[EXERCISE DETAILS]
Reproduce the lines below word for word, omitting the pictures from your answer.

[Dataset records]
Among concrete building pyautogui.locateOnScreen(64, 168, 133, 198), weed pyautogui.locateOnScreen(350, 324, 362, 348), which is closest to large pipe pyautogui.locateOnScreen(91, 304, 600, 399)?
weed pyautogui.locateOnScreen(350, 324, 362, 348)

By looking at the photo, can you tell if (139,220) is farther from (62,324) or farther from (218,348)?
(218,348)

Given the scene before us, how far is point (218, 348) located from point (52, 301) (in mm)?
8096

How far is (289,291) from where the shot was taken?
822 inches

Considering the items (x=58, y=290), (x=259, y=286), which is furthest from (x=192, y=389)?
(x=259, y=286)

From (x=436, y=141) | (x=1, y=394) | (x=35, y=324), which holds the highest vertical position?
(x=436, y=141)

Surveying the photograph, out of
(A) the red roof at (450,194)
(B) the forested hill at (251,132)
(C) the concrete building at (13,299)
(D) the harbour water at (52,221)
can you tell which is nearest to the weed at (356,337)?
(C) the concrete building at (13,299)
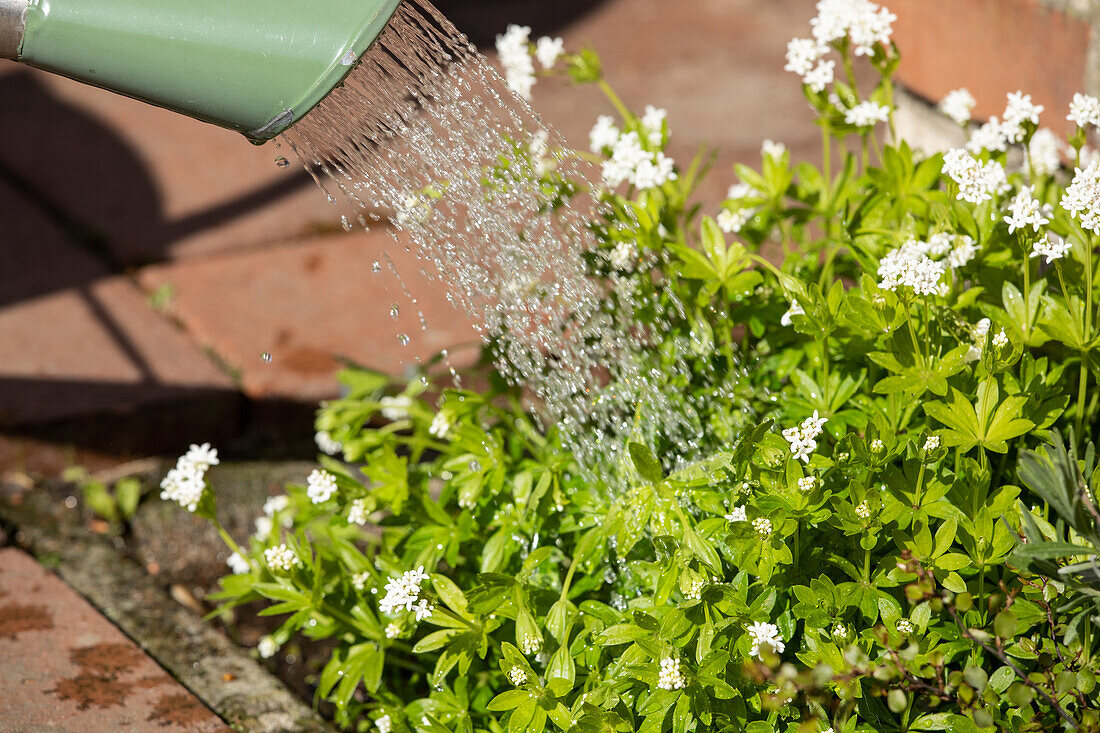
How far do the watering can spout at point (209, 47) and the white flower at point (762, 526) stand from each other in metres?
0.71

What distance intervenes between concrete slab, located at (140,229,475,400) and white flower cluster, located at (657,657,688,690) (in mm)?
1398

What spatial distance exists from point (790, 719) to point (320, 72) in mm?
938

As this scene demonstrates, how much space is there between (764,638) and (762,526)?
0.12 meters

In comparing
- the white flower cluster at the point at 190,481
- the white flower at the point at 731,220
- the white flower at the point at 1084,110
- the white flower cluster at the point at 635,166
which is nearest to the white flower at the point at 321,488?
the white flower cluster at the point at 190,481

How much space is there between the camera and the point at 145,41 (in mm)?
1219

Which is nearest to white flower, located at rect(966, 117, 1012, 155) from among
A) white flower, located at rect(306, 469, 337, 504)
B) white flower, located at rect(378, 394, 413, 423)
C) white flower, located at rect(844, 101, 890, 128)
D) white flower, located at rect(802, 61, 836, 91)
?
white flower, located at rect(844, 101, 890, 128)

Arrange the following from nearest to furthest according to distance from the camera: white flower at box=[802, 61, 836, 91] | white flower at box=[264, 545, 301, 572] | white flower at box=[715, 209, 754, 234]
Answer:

[FULL ANSWER]
Among concrete building pyautogui.locateOnScreen(64, 168, 133, 198), weed pyautogui.locateOnScreen(350, 324, 362, 348), which is closest to large pipe pyautogui.locateOnScreen(91, 304, 600, 399)?
weed pyautogui.locateOnScreen(350, 324, 362, 348)

By looking at the photo, can you tell if (139,220) is farther from (62,324) or farther from (218,348)?
(218,348)

Given the scene before us, how far is point (218, 348) located from point (52, 301) (in mm)?
8096

How far is (289,291) from where the shot was taken?
822 inches

Considering the items (x=58, y=290), (x=259, y=286), which is furthest from (x=192, y=389)?
(x=259, y=286)

From (x=436, y=141) | (x=1, y=394) | (x=35, y=324), which holds the highest vertical position?
(x=436, y=141)

Surveying the photograph, out of
(A) the red roof at (450,194)
(B) the forested hill at (251,132)
(C) the concrete building at (13,299)
(D) the harbour water at (52,221)
can you tell which is nearest to the weed at (356,337)?
(C) the concrete building at (13,299)
How far do the watering can spout at point (209, 47) and the white flower at point (762, 526) stand from each other in metres?
0.71

What distance intervenes between concrete slab, located at (140,229,475,400) and white flower cluster, located at (657,657,688,690) (in mm)?
1398

What spatial distance exists from point (790, 719) to point (320, 72) in mm?
938

As this scene demonstrates, how much space is there between (764,638) and (762,526)?
0.12 meters

In comparing
- the white flower cluster at the point at 190,481
- the white flower at the point at 731,220
- the white flower at the point at 1084,110
- the white flower cluster at the point at 635,166
which is nearest to the white flower at the point at 321,488?
the white flower cluster at the point at 190,481

How much space is there between the camera and the point at 145,41 (in mm)?
1219

Which is nearest to white flower, located at rect(966, 117, 1012, 155) from among
A) white flower, located at rect(306, 469, 337, 504)
B) white flower, located at rect(378, 394, 413, 423)
C) white flower, located at rect(844, 101, 890, 128)
D) white flower, located at rect(802, 61, 836, 91)
?
white flower, located at rect(844, 101, 890, 128)

Arrange the following from nearest to furthest according to distance from the camera: white flower at box=[802, 61, 836, 91] | white flower at box=[264, 545, 301, 572] | white flower at box=[715, 209, 754, 234]
Answer:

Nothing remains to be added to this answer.